● **EXERCISE INSTRUCTIONS**: Continue the write-up on federating TFS collection databases for reporting, picking up right after its final SQL line.

● **DOCUMENT EXCERPT**:

════════

The team collections in my TFS setup all go back a few years. They were created when the instance was running TFS 2015 or even TFS 2013. Since then, we had no new collections - until a couple of weeks ago. We've created a new collection, and it threw a major monkey wrench into the database-based reporting works.
For starters, the name of the new collection database is not Tfs_CollectionName; it's AzureDevOps_CollectionName. So the federation query generator was thrown off right away. Fortunately, one can join tbl_Host to Tfs_Configuration.dbo.tbl_Database to resolve that.
In addition, they've rearranged the order of columns in some of the tables I was federating. As far as I could see, they didn't introduce any substantive schema discrepancies between legacy collections and modern ones, but the column order difference made federation by SELECT *... UNION impossible. Now the procedure has to spell out the exact field names for each table by selecting from a system view:
set @FieldSet = (select '[' + name + ']' as a from Tfs_DefaultCollection.sys.columns
where [object_id]=object_id('Tfs_DefaultCollection.'+@Owner+'.'+@Table)

════════

● **GIVEN INFORMATION**:
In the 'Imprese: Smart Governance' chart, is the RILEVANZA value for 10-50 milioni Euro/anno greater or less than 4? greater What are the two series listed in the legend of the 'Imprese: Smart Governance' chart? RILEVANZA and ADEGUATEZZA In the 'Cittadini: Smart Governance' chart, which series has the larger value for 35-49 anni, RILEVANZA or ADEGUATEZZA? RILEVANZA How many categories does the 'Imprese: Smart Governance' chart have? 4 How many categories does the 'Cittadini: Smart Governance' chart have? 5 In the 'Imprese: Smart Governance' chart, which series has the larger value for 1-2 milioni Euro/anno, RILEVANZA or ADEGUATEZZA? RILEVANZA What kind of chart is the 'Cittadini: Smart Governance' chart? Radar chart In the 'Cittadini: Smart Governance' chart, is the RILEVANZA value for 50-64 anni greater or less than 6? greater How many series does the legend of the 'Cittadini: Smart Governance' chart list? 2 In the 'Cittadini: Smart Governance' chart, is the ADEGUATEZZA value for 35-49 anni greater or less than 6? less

════════

● **ANSWER FOR THIS EXERCISE**:
order by column_id
for xml path(''))
set @FieldSet = replace(substring(@FieldSet, 4, len(@FieldSet) - 7), '</a><a>', ',')
For on-prem instances of AzDevOps that were never TFS, the database names Tfs_Configuration and Tfs_DefaultCollection that I'm using without further reflection might be off, too.
Note: I know about STRING_AGG in MSSQL 2017+. We have an old server.